- EXERCISE BRIEF:
Every entry must be transcribed exactly as written.

- SUPPLIED ENTRIES:
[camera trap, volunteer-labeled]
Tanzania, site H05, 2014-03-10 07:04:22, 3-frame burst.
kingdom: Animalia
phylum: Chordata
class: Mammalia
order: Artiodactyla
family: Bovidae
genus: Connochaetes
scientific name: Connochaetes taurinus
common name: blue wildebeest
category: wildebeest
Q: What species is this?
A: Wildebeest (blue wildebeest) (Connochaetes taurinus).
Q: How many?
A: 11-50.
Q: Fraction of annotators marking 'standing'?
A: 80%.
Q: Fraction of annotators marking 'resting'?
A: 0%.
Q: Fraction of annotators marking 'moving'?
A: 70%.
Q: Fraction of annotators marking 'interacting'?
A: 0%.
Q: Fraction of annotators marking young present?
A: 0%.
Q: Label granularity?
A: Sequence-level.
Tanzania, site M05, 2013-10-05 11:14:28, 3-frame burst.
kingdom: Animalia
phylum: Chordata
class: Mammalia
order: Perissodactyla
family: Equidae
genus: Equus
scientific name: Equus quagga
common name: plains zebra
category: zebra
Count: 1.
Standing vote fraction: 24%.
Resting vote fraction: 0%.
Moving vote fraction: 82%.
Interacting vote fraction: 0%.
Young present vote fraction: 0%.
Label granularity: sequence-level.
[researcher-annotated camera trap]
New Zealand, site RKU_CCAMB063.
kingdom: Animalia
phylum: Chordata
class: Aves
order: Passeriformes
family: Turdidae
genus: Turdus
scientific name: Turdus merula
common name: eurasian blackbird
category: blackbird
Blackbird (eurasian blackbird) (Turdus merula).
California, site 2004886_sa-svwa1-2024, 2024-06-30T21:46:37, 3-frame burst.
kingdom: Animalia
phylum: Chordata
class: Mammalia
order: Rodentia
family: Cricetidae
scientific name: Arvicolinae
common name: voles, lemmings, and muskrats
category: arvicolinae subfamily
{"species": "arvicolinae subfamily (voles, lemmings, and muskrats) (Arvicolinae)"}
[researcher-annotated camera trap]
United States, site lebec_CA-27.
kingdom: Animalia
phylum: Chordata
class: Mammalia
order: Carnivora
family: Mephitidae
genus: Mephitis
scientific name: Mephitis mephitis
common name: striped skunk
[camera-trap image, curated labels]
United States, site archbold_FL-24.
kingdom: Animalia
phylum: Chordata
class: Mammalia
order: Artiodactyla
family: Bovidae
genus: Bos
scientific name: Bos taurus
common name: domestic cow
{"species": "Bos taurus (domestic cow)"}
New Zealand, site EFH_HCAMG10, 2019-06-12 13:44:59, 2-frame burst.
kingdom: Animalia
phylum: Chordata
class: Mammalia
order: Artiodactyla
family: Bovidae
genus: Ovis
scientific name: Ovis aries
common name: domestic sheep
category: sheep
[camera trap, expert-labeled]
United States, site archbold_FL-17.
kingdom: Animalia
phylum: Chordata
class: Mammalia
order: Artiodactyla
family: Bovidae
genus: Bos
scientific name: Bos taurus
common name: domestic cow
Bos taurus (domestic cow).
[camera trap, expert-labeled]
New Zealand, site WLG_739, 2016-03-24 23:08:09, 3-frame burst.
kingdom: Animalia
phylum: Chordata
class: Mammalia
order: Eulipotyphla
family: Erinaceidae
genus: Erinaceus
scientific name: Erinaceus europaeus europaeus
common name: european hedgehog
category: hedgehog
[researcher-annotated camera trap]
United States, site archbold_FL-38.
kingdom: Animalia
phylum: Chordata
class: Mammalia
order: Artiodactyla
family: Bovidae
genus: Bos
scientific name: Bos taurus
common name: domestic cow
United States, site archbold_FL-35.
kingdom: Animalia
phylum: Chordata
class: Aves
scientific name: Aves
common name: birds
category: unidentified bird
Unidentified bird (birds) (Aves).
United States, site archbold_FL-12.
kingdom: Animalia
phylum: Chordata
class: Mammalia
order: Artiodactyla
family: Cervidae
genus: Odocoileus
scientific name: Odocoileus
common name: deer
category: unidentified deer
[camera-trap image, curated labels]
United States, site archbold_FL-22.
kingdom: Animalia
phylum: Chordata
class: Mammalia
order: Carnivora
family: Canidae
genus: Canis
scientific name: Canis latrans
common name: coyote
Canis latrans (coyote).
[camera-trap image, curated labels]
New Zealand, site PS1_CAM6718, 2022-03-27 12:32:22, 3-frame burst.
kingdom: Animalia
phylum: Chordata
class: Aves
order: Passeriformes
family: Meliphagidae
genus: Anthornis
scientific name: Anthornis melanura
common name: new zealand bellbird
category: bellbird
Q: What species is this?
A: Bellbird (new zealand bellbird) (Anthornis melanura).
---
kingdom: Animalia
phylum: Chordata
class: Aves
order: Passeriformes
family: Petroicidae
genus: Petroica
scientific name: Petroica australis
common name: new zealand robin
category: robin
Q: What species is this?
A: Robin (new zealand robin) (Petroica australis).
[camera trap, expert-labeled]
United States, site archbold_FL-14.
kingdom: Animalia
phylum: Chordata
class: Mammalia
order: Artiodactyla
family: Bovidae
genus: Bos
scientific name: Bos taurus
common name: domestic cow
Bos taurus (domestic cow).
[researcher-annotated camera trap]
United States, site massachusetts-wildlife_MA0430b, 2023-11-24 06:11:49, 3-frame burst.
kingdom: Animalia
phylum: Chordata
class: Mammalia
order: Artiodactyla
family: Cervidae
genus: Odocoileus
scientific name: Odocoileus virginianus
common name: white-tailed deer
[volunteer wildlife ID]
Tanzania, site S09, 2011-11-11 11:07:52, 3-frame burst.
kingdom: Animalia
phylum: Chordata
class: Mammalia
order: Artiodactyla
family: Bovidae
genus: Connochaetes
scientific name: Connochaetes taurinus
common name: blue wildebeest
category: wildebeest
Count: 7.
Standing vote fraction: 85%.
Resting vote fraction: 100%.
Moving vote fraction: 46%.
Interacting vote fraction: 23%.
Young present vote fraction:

- ANSWER FOR THIS EXERCISE:
[camera trap, volunteer-labeled]
Tanzania, site H05, 2014-03-10 07:04:22, 3-frame burst.
kingdom: Animalia
phylum: Chordata
class: Mammalia
order: Artiodactyla
family: Bovidae
genus: Connochaetes
scientific name: Connochaetes taurinus
common name: blue wildebeest
category: wildebeest
Q: What species is this?
A: Wildebeest (blue wildebeest) (Connochaetes taurinus).
Q: How many?
A: 11-50.
Q: Fraction of annotators marking 'standing'?
A: 80%.
Q: Fraction of annotators marking 'resting'?
A: 0%.
Q: Fraction of annotators marking 'moving'?
A: 70%.
Q: Fraction of annotators marking 'interacting'?
A: 0%.
Q: Fraction of annotators marking young present?
A: 0%.
Q: Label granularity?
A: Sequence-level.
Tanzania, site M05, 2013-10-05 11:14:28, 3-frame burst.
kingdom: Animalia
phylum: Chordata
class: Mammalia
order: Perissodactyla
family: Equidae
genus: Equus
scientific name: Equus quagga
common name: plains zebra
category: zebra
Count: 1.
Standing vote fraction: 24%.
Resting vote fraction: 0%.
Moving vote fraction: 82%.
Interacting vote fraction: 0%.
Young present vote fraction: 0%.
Label granularity: sequence-level.
[researcher-annotated camera trap]
New Zealand, site RKU_CCAMB063.
kingdom: Animalia
phylum: Chordata
class: Aves
order: Passeriformes
family: Turdidae
genus: Turdus
scientific name: Turdus merula
common name: eurasian blackbird
category: blackbird
Blackbird (eurasian blackbird) (Turdus merula).
California, site 2004886_sa-svwa1-2024, 2024-06-30T21:46:37, 3-frame burst.
kingdom: Animalia
phylum: Chordata
class: Mammalia
order: Rodentia
family: Cricetidae
scientific name: Arvicolinae
common name: voles, lemmings, and muskrats
category: arvicolinae subfamily
{"species": "arvicolinae subfamily (voles, lemmings, and muskrats) (Arvicolinae)"}
[researcher-annotated camera trap]
United States, site lebec_CA-27.
kingdom: Animalia
phylum: Chordata
class: Mammalia
order: Carnivora
family: Mephitidae
genus: Mephitis
scientific name: Mephitis mephitis
common name: striped skunk
[camera-trap image, curated labels]
United States, site archbold_FL-24.
kingdom: Animalia
phylum: Chordata
class: Mammalia
order: Artiodactyla
family: Bovidae
genus: Bos
scientific name: Bos taurus
common name: domestic cow
{"species": "Bos taurus (domestic cow)"}
New Zealand, site EFH_HCAMG10, 2019-06-12 13:44:59, 2-frame burst.
kingdom: Animalia
phylum: Chordata
class: Mammalia
order: Artiodactyla
family: Bovidae
genus: Ovis
scientific name: Ovis aries
common name: domestic sheep
category: sheep
[camera trap, expert-labeled]
United States, site archbold_FL-17.
kingdom: Animalia
phylum: Chordata
class: Mammalia
order: Artiodactyla
family: Bovidae
genus: Bos
scientific name: Bos taurus
common name: domestic cow
Bos taurus (domestic cow).
[camera trap, expert-labeled]
New Zealand, site WLG_739, 2016-03-24 23:08:09, 3-frame burst.
kingdom: Animalia
phylum: Chordata
class: Mammalia
order: Eulipotyphla
family: Erinaceidae
genus: Erinaceus
scientific name: Erinaceus europaeus europaeus
common name: european hedgehog
category: hedgehog
[researcher-annotated camera trap]
United States, site archbold_FL-38.
kingdom: Animalia
phylum: Chordata
class: Mammalia
order: Artiodactyla
family: Bovidae
genus: Bos
scientific name: Bos taurus
common name: domestic cow
United States, site archbold_FL-35.
kingdom: Animalia
phylum: Chordata
class: Aves
scientific name: Aves
common name: birds
category: unidentified bird
Unidentified bird (birds) (Aves).
United States, site archbold_FL-12.
kingdom: Animalia
phylum: Chordata
class: Mammalia
order: Artiodactyla
family: Cervidae
genus: Odocoileus
scientific name: Odocoileus
common name: deer
category: unidentified deer
[camera-trap image, curated labels]
United States, site archbold_FL-22.
kingdom: Animalia
phylum: Chordata
class: Mammalia
order: Carnivora
family: Canidae
genus: Canis
scientific name: Canis latrans
common name: coyote
Canis latrans (coyote).
[camera-trap image, curated labels]
New Zealand, site PS1_CAM6718, 2022-03-27 12:32:22, 3-frame burst.
kingdom: Animalia
phylum: Chordata
class: Aves
order: Passeriformes
family: Meliphagidae
genus: Anthornis
scientific name: Anthornis melanura
common name: new zealand bellbird
category: bellbird
Q: What species is this?
A: Bellbird (new zealand bellbird) (Anthornis melanura).
---
kingdom: Animalia
phylum: Chordata
class: Aves
order: Passeriformes
family: Petroicidae
genus: Petroica
scientific name: Petroica australis
common name: new zealand robin
category: robin
Q: What species is this?
A: Robin (new zealand robin) (Petroica australis).
[camera trap, expert-labeled]
United States, site archbold_FL-14.
kingdom: Animalia
phylum: Chordata
class: Mammalia
order: Artiodactyla
family: Bovidae
genus: Bos
scientific name: Bos taurus
common name: domestic cow
Bos taurus (domestic cow).
[researcher-annotated camera trap]
United States, site massachusetts-wildlife_MA0430b, 2023-11-24 06:11:49, 3-frame burst.
kingdom: Animalia
phylum: Chordata
class: Mammalia
order: Artiodactyla
family: Cervidae
genus: Odocoileus
scientific name: Odocoileus virginianus
common name: white-tailed deer
[volunteer wildlife ID]
Tanzania, site S09, 2011-11-11 11:07:52, 3-frame burst.
kingdom: Animalia
phylum: Chordata
class: Mammalia
order: Artiodactyla
family: Bovidae
genus: Connochaetes
scientific name: Connochaetes taurinus
common name: blue wildebeest
category: wildebeest
Count: 7.
Standing vote fraction: 85%.
Resting vote fraction: 100%.
Moving vote fraction: 46%.
Interacting vote fraction: 23%.
Young present vote fraction:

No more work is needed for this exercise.